* About this task: Retype, exactly and with both ends included, the lines below from the one containing "Lady of Death" through the end; omit the pictures.

* Data block:
· · ·

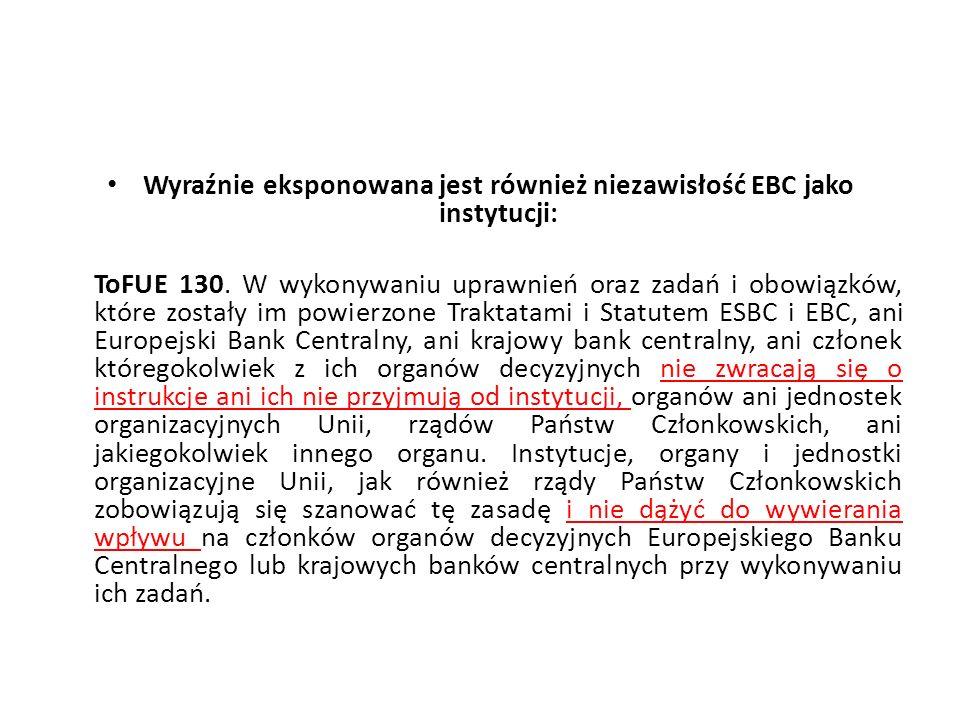 Wyraźnie eksponowana jest również niezawisłość EBC jako instytucji: ToFUE 130. W wykonywaniu uprawnień oraz zadań i obowiązków, które zostały im powie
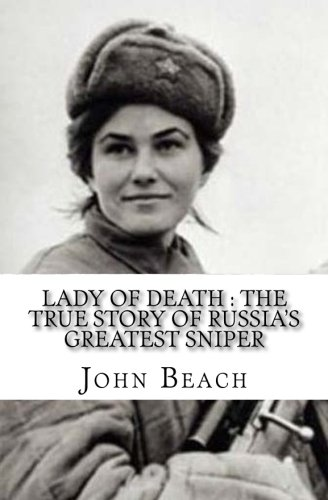 Lady of Death : The True Story of Russia's Greatest Sniper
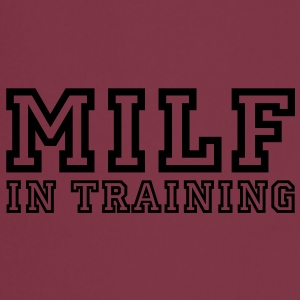 milf in training T-Shirts - Cooking Apron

· · ·

* Exercise solution:
 Lady of Death : The True Story of Russia's Greatest Sniper
 milf in training T-Shirts - Cooking Apron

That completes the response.